_PROBLEM DESCRIPTION_
Repeat the lines below exactly as they appear, starting with the line that contains "this 1024×683 image." and ending with the line that contains "rusty metal spoke [244, 190, 320, 366]", both included.

_DATA SUPPLIED_
--------------------------------------------------
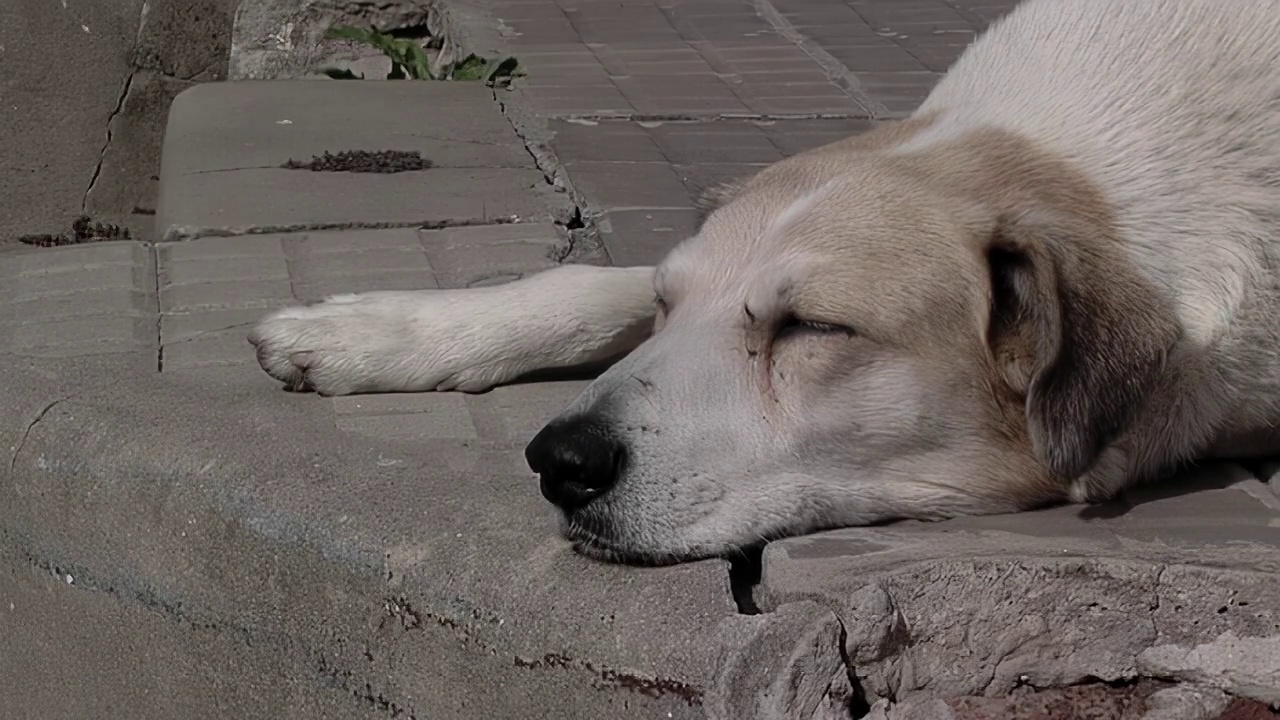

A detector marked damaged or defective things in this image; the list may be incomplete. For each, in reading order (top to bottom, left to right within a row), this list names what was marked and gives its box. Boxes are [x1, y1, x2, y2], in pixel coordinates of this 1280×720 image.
--------------------------------------------------
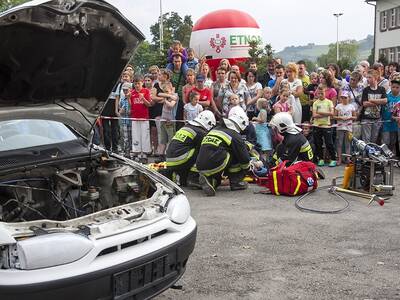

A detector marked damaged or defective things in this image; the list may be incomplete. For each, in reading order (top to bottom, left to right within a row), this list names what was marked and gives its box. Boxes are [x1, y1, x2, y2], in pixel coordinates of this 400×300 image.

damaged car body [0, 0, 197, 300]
--------------------------------------------------
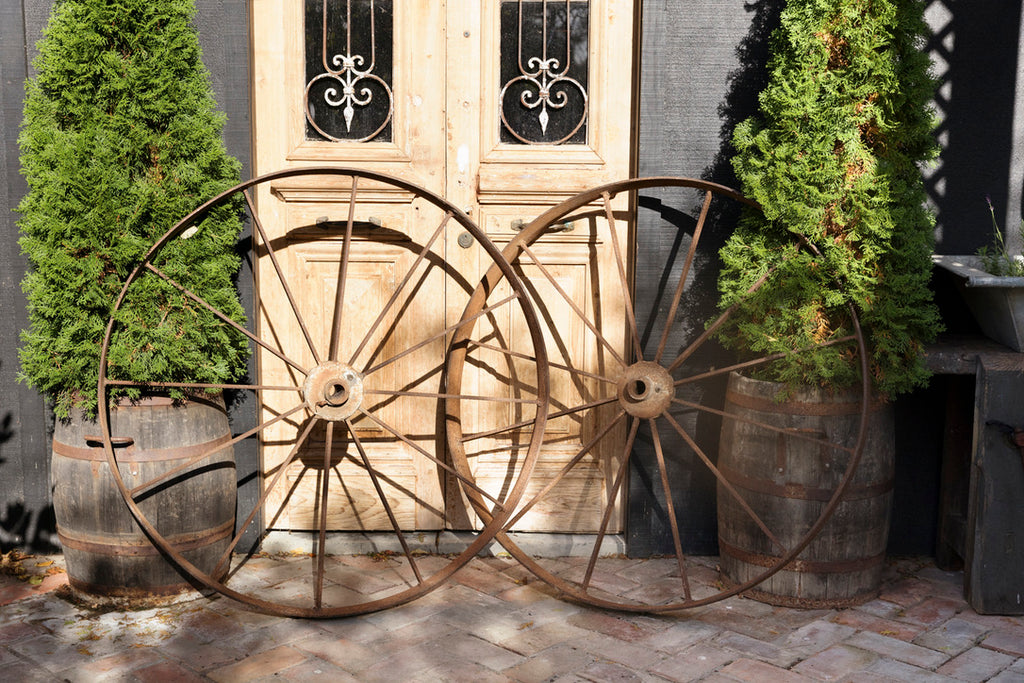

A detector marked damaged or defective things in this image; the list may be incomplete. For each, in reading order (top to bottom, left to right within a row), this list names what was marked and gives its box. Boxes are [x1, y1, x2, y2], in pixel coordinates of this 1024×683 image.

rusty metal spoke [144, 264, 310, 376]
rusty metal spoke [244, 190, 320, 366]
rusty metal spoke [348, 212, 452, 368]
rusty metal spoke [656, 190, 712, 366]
--------------------------------------------------
_CORRECT RESPONSE_
A detector marked damaged or defective things in this image; the list may be incomplete. For each, in reading order (top to bottom, left to right within a row), this list names what was marked and gives its box. Boxes are [x1, y1, x2, y2], in pixel coordinates of this 1024×683 image.

rusty metal spoke [144, 264, 310, 376]
rusty metal spoke [244, 190, 320, 366]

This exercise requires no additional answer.